A situação é, porém, mais grave do que aparenta.

É que, se esses cidadãos quiserem deslocar-se a Lisboa para, a expensas suas, requisitarem o seu cartão de cidadão, as autoridades consulares portuguesas na Índia não emitem em seu nome um título de viagem única, que é indispensável para saírem do país.

Não foi – nem é ainda – fácil o caminho dos portugueses da Índia.

Em razão da teimosia do Dr. Salazar, que tornou inevitável a ocupação militar do Estado da Índia, em Dezembro de 1961 (com o apoio tácito de todas as grandes potências, inclusive os Estados Unidos e o Reino Unido) gerou-se na região um confronto entre nacionalismos, que só os prejudicou e que deixou profundas sequelas.

A escolha da nacionalidade portuguesa (e a implícita renúncia à nacionalidade indiana) foi facilitada pela Índia, por via da criação do estatuto especial das pessoas de origem indiana (PIO). Mas ainda há fantasmas, que tornam essa opção difícil e que exigem uma especial proteção dos nossos concidadãos, em vez de, ao contrário, as autoridades portuguesas os colocarem numa situação incómoda, como é a de serem transformados em estrangeiros, com situação ilegal na terra em que nasceram.

E tudo isso apenas porque, logo que adquiram a nacionalidade portuguesa, são obrigados pela lei indiana a registar-se como estrangeiros (PIO) e a entregar o passaporte indiano, sob pena de ficarem numa situação de ilegalidade.

Só isto justificava que Goa tivesse sido o primeiro consulado da rede a dispor de um equipamento para o processamento do cartão de cidadão.
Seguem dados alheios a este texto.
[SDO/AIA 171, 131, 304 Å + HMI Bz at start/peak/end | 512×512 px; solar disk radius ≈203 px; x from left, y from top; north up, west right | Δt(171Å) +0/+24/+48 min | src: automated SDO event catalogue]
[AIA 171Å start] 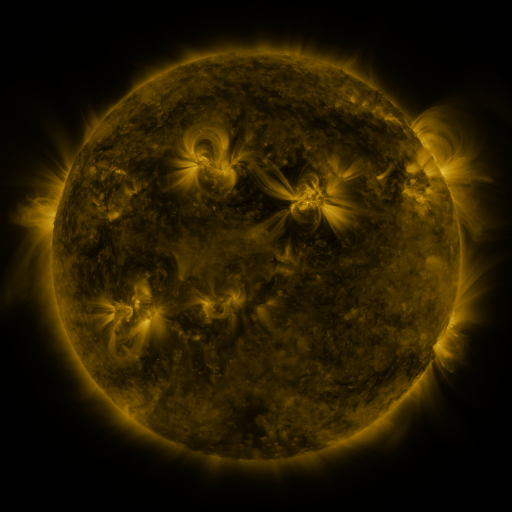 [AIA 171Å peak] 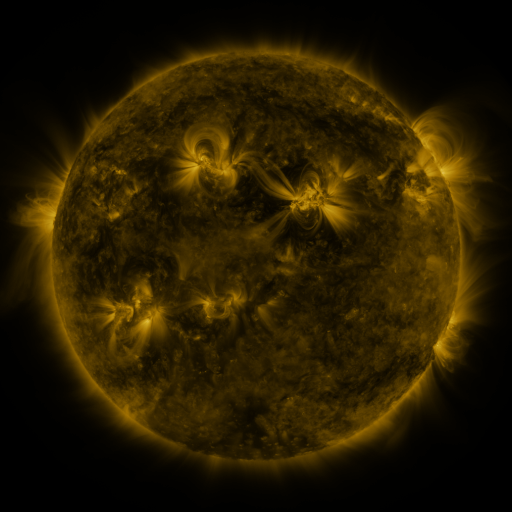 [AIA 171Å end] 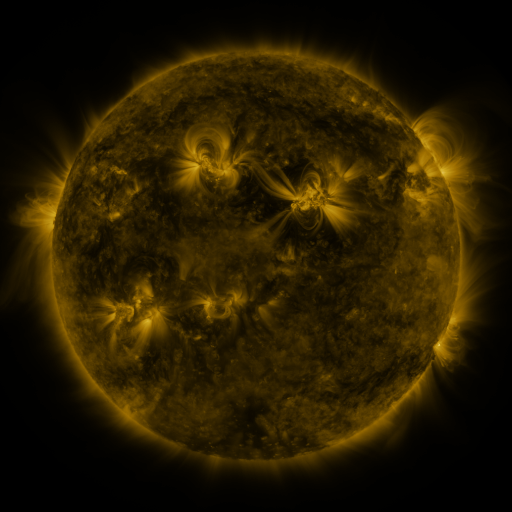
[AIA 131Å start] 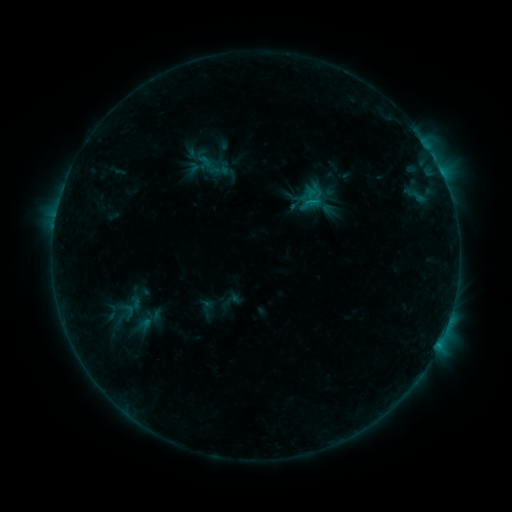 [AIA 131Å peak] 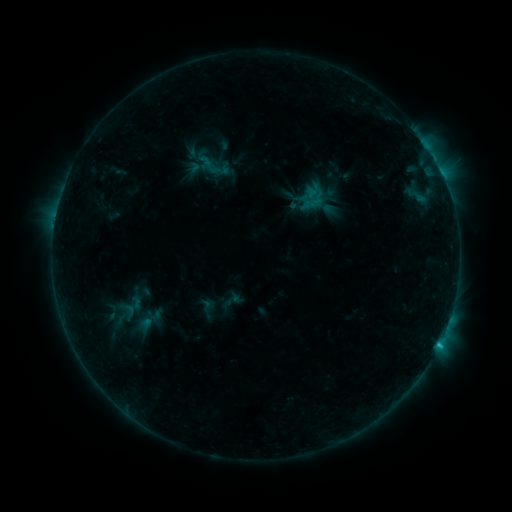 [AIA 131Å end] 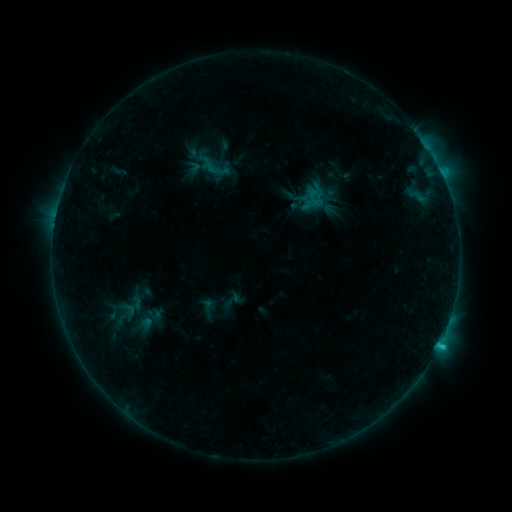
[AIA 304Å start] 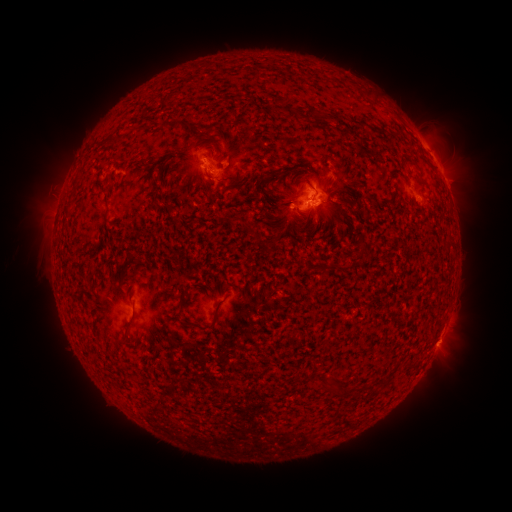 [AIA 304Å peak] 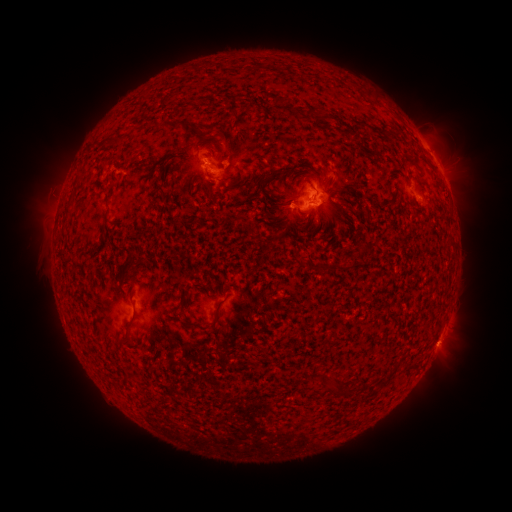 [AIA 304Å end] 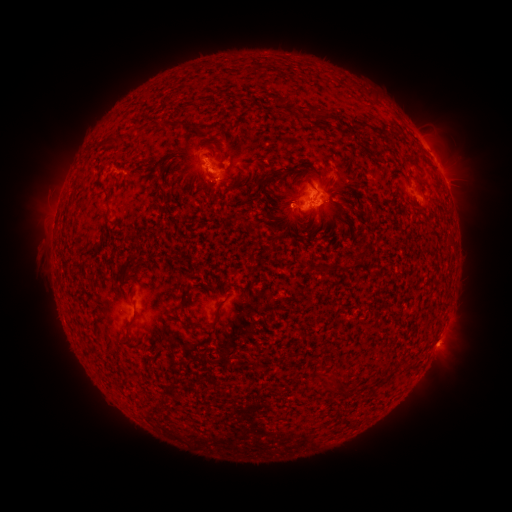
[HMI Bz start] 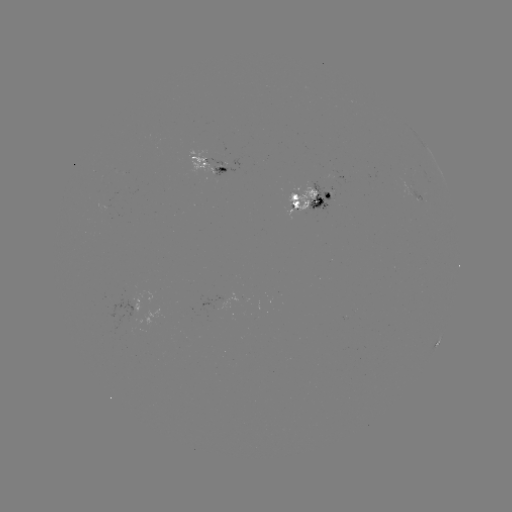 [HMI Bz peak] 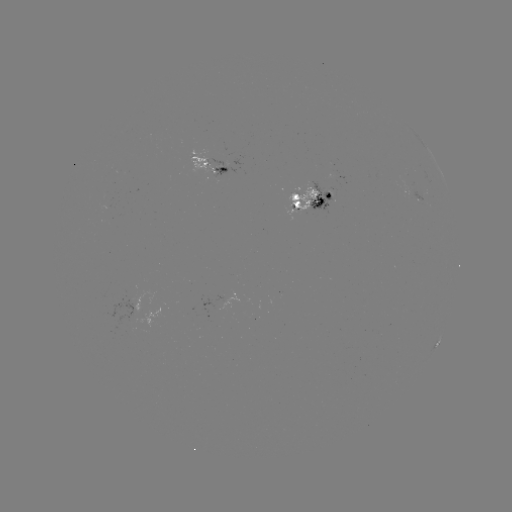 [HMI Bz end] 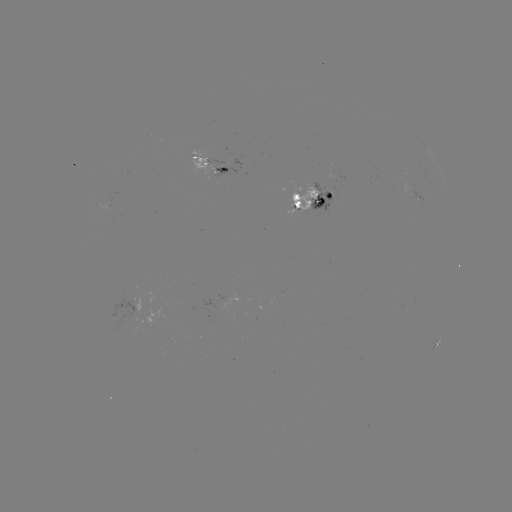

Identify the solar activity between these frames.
emerging-flux region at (129, 314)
Mas não tendo isso possível, justifica que, ao menos, querendo eles deslocar-se a Portugal para obterem os seus documentos de identificação, o nosso consulado lhes entregasse um título de viagem que lhes permitisse ultrapassar rapidamente a situação de quase cativos em que se colocam quando optam pela nossa bandeira.

É, literalmente, uma vergonha. Vergonha maior porque é marcada por um insulto à História e um ferrete xenófobo que os luso-indianos não merecem.